I nodded and finally looked up. “What should I wear?”
His lips parted. He looked me up and down. I was wearing overalls again. They were comfortable and practical, but not very fashionable. I’d expected him to steer clear of me for a while, so I hadn’t put any thought into my attire. Now I felt dumpy.
“Do you have a dress?” He asked hopefully.
I nodded again, this time more hesitantly. “Yes.” I had a dress. One dress. Hopefully it would work for tonight.
“Wear a dress.” He turned and took off then, looking like he suddenly had somewhere very important to be.
Connor and I took a goddamn helicopter to a Chinese restaurant in a nearby mountain town.
“Fun, huh
?” he said when we got off the helicopter. I was panting from the roller coaster descent and grinning from ear to ear.
“My little Hyundai accent is never going to have the same thrill.”
Connor laughed. A real laugh. That laugh of his seemed to wrap around my heart and squeeze it. Not painfully. Pleasantly. But then I remembered who he was, and who he was to me, and it almost hurt instead.
He’s only being nice to you because he wants your cooperation, a tiny, insecure voice whispered between my ears.

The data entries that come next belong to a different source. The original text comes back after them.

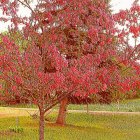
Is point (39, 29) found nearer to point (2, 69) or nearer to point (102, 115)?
point (2, 69)

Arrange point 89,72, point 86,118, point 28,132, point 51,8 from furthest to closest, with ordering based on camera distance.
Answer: point 86,118, point 28,132, point 51,8, point 89,72

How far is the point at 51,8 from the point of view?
11.3 metres

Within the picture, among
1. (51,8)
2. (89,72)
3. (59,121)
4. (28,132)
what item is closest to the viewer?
(89,72)

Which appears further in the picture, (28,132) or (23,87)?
(28,132)

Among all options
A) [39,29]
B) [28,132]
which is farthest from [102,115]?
[39,29]

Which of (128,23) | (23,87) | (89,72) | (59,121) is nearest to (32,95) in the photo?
(23,87)

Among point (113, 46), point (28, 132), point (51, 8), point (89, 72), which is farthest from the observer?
point (28, 132)

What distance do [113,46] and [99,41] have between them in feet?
1.18

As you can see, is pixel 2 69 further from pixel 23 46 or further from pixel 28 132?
pixel 28 132

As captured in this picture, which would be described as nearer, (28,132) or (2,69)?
(2,69)

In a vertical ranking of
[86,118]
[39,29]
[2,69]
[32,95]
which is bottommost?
[86,118]

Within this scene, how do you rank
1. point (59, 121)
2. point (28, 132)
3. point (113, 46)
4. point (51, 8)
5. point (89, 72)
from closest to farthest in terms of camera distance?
point (89, 72), point (113, 46), point (51, 8), point (28, 132), point (59, 121)

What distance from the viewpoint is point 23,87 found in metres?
10.7

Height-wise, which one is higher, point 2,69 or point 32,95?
point 2,69
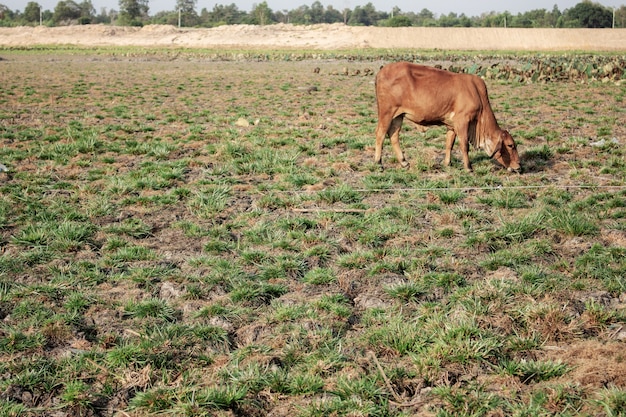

He’s realized that he can get more out of you with honey than with vinegar.
Even if that was true, I preferred honey, I thought to myself as we ate our way through China. Connor suddenly seemed like a totally different person now.
“You really shouldn’t eat the fried rice,” he said about halfway through the meal. “It’s got a lot of sodium and MSG in it.”
Well, almost a totally different person.
I glared at him.
“Sorry. Never mind,” he said sheepishly.
“How many books about prenatal nutrition have you read?” I asked, wondering if his obsession with my nutritional intake was from that. “Or do you just think I’m fat?” He could just buckle up if that was the case though. ‘Cause I was about to blow up like a damn balloon.
Connor blanched. “I don’t think you’re fat, Isabelle. Not at all.” Perhaps some of his books had warned that telling a pregnant woman she looked fat was inadvisable. “I’ve just read a few books,” he admitted. “Enough to probably sound like a lecturing jerk. It’s the salt and not the calorie content in the fried rice…” he trailed off at my expression.
I smirked at him. “So, a lot of books, huh?”
He nodded. “A lot of books.”
“How long have you wanted to have a baby?” I asked. I couldn’t imagine it was something that just came to him overnight. Connor seemed like a planner. It was evident in a lot of his mannerisms, in his house, even in his career. I mean, the man alphabetized his movie collection and drafted out my exercise routines. He was a planner.